Extracted information -

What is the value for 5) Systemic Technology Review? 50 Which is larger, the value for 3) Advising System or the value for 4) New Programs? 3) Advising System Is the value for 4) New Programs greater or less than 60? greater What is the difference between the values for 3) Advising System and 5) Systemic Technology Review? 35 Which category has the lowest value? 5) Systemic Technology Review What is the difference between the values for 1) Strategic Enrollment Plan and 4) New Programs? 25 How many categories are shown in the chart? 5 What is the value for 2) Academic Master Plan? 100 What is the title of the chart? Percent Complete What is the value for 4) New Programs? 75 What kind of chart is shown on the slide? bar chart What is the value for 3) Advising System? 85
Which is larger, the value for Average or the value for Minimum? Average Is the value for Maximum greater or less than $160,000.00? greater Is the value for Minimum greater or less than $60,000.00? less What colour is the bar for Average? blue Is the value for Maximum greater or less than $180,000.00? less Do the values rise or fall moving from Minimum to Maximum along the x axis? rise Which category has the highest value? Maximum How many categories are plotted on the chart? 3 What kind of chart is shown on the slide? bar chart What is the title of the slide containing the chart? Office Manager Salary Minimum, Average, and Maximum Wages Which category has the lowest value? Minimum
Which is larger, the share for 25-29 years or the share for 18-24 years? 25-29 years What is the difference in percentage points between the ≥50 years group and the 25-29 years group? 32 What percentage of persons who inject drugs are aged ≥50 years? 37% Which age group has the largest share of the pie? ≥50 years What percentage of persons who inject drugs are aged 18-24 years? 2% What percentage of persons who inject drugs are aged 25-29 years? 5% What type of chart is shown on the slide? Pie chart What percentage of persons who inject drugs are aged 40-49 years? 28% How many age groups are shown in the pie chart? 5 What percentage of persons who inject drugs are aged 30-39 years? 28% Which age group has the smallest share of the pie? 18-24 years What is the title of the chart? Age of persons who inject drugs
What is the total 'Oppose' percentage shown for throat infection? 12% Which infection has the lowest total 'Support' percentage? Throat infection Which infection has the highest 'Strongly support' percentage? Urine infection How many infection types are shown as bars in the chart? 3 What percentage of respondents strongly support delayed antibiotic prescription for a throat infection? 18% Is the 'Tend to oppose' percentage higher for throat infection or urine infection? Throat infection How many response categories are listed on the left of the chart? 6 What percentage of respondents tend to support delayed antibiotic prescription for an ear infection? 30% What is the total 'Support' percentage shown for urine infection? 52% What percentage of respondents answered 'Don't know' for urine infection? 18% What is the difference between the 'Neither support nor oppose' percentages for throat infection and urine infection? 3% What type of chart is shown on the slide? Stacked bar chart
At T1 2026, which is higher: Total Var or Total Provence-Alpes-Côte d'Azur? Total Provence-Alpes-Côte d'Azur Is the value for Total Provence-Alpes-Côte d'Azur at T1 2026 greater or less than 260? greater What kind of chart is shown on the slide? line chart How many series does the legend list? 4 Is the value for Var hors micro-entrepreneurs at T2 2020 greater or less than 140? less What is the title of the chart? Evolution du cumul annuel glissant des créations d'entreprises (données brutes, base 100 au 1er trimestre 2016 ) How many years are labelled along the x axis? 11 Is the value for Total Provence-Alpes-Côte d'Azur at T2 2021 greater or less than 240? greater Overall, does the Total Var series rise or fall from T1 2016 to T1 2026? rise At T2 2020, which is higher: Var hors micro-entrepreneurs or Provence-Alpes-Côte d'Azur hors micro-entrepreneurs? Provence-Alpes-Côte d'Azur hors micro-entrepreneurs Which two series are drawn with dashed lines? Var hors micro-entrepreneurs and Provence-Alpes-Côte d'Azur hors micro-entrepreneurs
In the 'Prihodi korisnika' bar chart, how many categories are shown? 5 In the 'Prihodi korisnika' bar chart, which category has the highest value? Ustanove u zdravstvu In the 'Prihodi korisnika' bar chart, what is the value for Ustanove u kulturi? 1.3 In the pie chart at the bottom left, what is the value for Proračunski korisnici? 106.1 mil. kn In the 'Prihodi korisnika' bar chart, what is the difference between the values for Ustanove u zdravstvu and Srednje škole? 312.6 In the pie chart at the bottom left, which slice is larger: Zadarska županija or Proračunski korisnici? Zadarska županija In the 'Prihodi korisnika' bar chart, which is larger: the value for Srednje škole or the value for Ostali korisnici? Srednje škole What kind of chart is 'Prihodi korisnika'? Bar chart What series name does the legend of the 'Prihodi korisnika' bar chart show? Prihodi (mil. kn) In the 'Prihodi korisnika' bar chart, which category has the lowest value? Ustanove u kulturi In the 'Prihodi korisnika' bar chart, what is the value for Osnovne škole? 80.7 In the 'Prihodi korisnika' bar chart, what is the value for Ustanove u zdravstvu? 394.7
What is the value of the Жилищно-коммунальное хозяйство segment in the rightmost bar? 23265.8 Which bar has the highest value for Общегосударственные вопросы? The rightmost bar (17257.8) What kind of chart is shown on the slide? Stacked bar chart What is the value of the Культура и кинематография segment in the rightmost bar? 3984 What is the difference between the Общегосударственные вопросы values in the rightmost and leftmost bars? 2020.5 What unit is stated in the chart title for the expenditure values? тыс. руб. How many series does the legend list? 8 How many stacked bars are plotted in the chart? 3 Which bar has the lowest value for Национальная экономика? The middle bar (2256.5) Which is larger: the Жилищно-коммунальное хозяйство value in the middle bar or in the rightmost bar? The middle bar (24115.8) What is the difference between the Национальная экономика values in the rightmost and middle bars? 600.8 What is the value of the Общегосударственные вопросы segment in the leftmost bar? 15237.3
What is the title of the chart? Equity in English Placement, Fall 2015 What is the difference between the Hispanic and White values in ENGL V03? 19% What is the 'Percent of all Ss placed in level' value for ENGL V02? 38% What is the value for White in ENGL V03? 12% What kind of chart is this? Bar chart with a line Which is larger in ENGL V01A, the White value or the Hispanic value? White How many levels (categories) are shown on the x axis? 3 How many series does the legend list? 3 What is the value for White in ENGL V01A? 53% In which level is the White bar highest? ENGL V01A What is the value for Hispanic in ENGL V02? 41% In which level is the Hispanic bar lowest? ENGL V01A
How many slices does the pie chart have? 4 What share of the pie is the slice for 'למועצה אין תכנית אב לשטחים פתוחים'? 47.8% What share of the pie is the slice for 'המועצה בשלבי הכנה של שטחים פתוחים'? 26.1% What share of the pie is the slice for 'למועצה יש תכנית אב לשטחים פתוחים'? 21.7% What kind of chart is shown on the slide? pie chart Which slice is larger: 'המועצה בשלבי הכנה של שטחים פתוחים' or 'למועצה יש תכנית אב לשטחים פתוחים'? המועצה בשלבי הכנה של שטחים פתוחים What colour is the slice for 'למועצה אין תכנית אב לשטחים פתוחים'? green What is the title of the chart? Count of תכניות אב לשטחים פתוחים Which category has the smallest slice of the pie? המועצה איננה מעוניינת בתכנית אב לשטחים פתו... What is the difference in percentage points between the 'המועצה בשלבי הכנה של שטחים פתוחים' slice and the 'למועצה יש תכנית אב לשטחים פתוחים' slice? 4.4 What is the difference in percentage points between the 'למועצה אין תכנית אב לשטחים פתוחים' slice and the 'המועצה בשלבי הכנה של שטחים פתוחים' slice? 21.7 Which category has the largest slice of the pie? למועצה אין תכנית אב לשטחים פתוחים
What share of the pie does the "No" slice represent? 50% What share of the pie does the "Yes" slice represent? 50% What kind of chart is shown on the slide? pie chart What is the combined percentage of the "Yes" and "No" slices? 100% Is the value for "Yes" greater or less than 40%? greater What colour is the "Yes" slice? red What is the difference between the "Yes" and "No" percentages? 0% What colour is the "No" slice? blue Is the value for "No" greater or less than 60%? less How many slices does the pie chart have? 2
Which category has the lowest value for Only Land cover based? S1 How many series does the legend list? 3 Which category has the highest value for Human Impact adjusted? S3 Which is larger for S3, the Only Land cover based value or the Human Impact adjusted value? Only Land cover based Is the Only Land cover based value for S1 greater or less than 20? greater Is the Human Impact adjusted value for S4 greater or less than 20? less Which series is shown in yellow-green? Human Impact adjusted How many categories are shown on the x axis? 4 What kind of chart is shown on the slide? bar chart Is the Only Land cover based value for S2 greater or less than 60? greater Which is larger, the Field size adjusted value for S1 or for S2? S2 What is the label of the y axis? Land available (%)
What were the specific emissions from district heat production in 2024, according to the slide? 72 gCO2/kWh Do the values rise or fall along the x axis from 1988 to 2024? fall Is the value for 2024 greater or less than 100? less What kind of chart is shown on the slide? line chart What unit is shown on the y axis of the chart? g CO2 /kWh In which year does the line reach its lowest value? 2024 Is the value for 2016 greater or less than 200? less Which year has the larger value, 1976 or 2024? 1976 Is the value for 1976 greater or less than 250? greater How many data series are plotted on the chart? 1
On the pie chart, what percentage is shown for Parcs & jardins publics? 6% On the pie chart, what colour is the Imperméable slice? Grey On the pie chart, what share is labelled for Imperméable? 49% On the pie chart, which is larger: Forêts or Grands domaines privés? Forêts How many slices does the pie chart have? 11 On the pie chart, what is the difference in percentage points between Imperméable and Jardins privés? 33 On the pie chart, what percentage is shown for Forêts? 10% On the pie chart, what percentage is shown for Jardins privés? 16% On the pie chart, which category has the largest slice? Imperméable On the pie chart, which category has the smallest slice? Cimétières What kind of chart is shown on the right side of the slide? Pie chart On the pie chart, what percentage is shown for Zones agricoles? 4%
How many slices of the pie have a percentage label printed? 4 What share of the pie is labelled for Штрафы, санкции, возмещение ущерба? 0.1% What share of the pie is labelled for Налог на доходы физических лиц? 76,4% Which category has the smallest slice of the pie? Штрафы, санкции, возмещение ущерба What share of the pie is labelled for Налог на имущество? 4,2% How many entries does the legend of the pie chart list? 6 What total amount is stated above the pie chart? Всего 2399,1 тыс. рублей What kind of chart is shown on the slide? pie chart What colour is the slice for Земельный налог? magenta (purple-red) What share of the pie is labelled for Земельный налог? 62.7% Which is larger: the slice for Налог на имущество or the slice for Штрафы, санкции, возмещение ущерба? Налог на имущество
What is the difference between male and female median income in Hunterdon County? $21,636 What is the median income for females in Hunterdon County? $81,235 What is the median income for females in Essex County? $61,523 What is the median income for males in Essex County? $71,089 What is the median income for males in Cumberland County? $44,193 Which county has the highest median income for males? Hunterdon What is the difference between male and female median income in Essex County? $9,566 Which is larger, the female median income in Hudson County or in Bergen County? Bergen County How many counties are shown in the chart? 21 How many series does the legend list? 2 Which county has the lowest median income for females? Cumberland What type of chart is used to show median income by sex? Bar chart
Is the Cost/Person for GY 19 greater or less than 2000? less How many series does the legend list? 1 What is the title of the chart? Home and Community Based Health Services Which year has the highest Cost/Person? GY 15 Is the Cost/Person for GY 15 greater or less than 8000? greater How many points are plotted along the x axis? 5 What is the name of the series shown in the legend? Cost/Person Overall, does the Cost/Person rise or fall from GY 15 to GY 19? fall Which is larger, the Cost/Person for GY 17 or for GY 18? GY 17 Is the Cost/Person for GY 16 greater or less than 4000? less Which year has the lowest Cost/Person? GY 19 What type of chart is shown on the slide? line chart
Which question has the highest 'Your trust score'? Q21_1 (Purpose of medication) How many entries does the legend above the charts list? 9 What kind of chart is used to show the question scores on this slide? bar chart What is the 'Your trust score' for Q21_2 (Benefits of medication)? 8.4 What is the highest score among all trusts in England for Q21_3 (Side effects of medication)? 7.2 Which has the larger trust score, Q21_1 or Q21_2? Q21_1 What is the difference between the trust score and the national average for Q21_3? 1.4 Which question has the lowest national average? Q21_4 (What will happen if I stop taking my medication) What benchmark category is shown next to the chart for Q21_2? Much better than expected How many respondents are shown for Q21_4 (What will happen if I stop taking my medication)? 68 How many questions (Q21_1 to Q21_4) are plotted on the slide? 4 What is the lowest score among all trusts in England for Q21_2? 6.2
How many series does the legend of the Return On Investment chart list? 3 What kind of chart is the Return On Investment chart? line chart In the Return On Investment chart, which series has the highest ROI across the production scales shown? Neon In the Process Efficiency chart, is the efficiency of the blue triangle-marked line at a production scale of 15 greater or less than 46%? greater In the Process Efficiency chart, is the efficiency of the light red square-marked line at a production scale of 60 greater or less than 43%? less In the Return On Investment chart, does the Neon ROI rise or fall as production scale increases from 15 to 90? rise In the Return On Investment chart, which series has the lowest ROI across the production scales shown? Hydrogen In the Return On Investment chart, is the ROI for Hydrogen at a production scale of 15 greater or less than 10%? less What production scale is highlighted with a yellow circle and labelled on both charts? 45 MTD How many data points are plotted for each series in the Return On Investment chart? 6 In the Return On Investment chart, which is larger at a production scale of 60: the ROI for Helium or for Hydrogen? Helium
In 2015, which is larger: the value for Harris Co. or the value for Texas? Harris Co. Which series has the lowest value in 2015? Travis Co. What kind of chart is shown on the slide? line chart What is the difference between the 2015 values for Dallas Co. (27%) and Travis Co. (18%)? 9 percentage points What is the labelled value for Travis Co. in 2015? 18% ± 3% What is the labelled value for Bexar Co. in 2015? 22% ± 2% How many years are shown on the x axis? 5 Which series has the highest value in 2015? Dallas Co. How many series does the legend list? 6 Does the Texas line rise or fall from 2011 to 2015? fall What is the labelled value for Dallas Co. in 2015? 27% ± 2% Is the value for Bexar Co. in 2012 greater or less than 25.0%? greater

Instructions for the task - Please pull out the rows from the start through the row containing "Which is larger, the value for Average", and reproduce them word for word.

Solution for this exercise -
What is the value for 5) Systemic Technology Review? 50 Which is larger, the value for 3) Advising System or the value for 4) New Programs? 3) Advising System Is the value for 4) New Programs greater or less than 60? greater What is the difference between the values for 3) Advising System and 5) Systemic Technology Review? 35 Which category has the lowest value? 5) Systemic Technology Review What is the difference between the values for 1) Strategic Enrollment Plan and 4) New Programs? 25 How many categories are shown in the chart? 5 What is the value for 2) Academic Master Plan? 100 What is the title of the chart? Percent Complete What is the value for 4) New Programs? 75 What kind of chart is shown on the slide? bar chart What is the value for 3) Advising System? 85
Which is larger, the value for Average or the value for Minimum? Average Is the value for Maximum greater or less than $160,000.00? greater Is the value for Minimum greater or less than $60,000.00? less What colour is the bar for Average? blue Is the value for Maximum greater or less than $180,000.00? less Do the values rise or fall moving from Minimum to Maximum along the x axis? rise Which category has the highest value? Maximum How many categories are plotted on the chart? 3 What kind of chart is shown on the slide? bar chart What is the title of the slide containing the chart? Office Manager Salary Minimum, Average, and Maximum Wages Which category has the lowest value? Minimum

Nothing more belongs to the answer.